### What the task requires
Each line of the listing below that includes "Zealand" should be reported.
▬▬▬▬▬▬▬▬▬▬
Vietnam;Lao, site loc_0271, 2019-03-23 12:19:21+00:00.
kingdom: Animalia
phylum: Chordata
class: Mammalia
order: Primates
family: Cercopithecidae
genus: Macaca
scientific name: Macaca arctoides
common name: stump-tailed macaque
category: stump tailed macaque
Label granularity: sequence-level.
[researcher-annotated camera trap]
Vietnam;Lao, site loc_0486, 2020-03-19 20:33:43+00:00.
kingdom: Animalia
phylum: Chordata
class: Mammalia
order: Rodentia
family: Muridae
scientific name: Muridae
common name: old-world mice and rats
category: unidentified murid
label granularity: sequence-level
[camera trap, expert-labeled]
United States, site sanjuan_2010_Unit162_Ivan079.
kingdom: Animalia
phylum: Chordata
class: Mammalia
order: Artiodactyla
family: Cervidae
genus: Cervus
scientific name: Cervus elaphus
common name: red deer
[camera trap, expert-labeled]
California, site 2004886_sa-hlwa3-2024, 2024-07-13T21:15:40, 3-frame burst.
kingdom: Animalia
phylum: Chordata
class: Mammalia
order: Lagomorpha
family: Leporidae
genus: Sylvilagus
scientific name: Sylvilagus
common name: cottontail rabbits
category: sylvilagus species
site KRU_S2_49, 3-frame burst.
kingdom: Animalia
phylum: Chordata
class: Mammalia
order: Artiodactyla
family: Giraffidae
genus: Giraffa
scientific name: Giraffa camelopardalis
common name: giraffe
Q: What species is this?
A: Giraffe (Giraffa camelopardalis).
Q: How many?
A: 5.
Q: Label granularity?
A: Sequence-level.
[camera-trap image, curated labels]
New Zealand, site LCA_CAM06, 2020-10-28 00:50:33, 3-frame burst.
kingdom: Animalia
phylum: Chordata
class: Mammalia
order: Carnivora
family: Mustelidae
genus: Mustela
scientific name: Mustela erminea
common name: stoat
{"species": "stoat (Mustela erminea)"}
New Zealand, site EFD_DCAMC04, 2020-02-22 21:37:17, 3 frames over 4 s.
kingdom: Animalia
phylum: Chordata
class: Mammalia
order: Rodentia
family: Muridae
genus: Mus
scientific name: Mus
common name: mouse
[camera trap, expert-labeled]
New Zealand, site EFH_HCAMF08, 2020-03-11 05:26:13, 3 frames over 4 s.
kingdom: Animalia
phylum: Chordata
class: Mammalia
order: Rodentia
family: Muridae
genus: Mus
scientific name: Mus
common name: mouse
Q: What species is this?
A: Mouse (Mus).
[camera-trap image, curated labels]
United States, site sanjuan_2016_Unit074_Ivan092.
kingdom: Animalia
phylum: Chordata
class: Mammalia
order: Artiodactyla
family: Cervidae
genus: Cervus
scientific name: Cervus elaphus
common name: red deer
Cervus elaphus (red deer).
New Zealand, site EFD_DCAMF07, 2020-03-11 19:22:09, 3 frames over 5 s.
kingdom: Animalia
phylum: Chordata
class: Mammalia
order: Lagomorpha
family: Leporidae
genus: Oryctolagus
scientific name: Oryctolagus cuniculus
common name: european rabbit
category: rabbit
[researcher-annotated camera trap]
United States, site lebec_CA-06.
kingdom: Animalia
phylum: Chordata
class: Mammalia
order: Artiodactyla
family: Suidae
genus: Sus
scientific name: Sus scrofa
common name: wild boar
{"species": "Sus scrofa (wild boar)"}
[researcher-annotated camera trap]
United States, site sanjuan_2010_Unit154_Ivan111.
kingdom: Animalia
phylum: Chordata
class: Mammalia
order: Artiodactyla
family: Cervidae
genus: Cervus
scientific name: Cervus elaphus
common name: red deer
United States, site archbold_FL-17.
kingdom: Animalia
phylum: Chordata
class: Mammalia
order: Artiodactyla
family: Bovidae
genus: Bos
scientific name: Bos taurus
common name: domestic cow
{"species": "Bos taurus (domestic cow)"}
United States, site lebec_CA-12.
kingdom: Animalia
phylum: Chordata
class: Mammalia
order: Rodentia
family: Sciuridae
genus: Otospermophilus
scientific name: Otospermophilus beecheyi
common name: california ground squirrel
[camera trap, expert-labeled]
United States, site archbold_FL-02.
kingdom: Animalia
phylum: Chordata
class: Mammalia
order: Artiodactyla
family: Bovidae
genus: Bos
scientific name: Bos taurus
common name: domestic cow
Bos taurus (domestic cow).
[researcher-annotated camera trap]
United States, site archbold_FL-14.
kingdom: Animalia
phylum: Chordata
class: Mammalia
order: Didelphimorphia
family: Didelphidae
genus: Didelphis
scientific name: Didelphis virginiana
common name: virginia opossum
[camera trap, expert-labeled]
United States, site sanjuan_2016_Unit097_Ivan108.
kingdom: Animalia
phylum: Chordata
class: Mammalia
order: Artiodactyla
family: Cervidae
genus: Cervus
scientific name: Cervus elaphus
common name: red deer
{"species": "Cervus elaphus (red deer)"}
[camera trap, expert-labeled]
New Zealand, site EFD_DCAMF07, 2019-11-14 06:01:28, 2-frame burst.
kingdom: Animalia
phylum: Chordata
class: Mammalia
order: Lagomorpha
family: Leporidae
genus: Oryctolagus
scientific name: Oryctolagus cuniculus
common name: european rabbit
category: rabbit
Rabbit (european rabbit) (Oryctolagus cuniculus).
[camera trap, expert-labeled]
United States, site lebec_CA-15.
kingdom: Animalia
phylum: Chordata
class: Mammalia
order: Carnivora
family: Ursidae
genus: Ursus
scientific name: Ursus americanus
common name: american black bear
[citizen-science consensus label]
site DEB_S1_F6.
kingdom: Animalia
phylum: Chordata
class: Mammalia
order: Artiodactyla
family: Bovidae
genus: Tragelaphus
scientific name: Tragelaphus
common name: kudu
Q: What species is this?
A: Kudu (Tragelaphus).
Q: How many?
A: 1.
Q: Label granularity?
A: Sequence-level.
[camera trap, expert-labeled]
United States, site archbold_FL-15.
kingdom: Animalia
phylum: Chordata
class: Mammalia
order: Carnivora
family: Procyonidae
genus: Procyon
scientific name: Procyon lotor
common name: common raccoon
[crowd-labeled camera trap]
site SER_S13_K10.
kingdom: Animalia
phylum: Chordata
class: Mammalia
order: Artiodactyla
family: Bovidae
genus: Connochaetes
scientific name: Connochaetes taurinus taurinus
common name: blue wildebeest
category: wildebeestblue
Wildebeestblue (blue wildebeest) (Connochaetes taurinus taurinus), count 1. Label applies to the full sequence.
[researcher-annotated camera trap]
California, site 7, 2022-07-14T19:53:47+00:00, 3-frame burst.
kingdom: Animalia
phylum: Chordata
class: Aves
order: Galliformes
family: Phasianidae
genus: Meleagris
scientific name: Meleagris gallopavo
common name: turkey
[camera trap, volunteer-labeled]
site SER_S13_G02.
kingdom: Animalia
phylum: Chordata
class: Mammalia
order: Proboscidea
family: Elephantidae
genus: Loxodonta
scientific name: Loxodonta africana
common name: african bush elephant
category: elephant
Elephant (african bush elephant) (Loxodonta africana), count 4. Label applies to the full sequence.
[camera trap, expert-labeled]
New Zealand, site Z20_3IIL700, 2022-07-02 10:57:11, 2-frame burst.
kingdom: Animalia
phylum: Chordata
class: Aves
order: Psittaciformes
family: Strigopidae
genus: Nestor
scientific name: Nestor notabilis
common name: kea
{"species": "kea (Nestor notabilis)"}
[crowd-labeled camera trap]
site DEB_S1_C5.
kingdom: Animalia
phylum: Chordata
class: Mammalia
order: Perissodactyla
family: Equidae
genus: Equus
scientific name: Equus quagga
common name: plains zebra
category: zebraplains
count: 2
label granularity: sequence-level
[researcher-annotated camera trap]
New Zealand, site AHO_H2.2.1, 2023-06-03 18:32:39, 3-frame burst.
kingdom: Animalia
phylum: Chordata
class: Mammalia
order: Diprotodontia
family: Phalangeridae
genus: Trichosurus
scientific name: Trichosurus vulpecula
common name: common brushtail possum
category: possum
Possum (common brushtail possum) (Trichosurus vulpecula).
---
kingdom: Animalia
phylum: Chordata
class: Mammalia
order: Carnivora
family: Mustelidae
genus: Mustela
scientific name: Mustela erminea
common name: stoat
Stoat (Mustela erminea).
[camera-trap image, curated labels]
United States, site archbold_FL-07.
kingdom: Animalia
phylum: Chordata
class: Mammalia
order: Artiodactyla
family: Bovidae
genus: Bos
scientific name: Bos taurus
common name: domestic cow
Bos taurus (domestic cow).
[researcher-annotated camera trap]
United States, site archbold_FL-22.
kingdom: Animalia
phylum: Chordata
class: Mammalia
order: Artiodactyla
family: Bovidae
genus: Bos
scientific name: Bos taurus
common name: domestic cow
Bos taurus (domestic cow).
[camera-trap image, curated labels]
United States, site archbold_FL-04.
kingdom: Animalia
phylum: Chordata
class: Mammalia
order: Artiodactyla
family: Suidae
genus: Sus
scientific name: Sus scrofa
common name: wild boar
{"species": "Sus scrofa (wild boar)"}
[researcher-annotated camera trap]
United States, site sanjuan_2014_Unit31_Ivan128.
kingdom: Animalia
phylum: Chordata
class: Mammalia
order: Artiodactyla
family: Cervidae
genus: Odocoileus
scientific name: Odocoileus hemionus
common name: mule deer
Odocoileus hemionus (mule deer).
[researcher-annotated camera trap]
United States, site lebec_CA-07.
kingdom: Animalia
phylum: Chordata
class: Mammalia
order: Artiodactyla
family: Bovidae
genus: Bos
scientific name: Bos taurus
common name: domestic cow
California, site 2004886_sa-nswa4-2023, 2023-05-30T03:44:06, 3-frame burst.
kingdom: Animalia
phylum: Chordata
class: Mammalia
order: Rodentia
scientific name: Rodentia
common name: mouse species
▬▬▬▬▬▬▬▬▬▬
### Response for this exercise
New Zealand, site LCA_CAM06, 2020-10-28 00:50:33, 3-frame burst.
New Zealand, site EFD_DCAMC04, 2020-02-22 21:37:17, 3 frames over 4 s.
New Zealand, site EFH_HCAMF08, 2020-03-11 05:26:13, 3 frames over 4 s.
New Zealand, site EFD_DCAMF07, 2020-03-11 19:22:09, 3 frames over 5 s.
New Zealand, site EFD_DCAMF07, 2019-11-14 06:01:28, 2-frame burst.
New Zealand, site Z20_3IIL700, 2022-07-02 10:57:11, 2-frame burst.
New Zealand, site AHO_H2.2.1, 2023-06-03 18:32:39, 3-frame burst.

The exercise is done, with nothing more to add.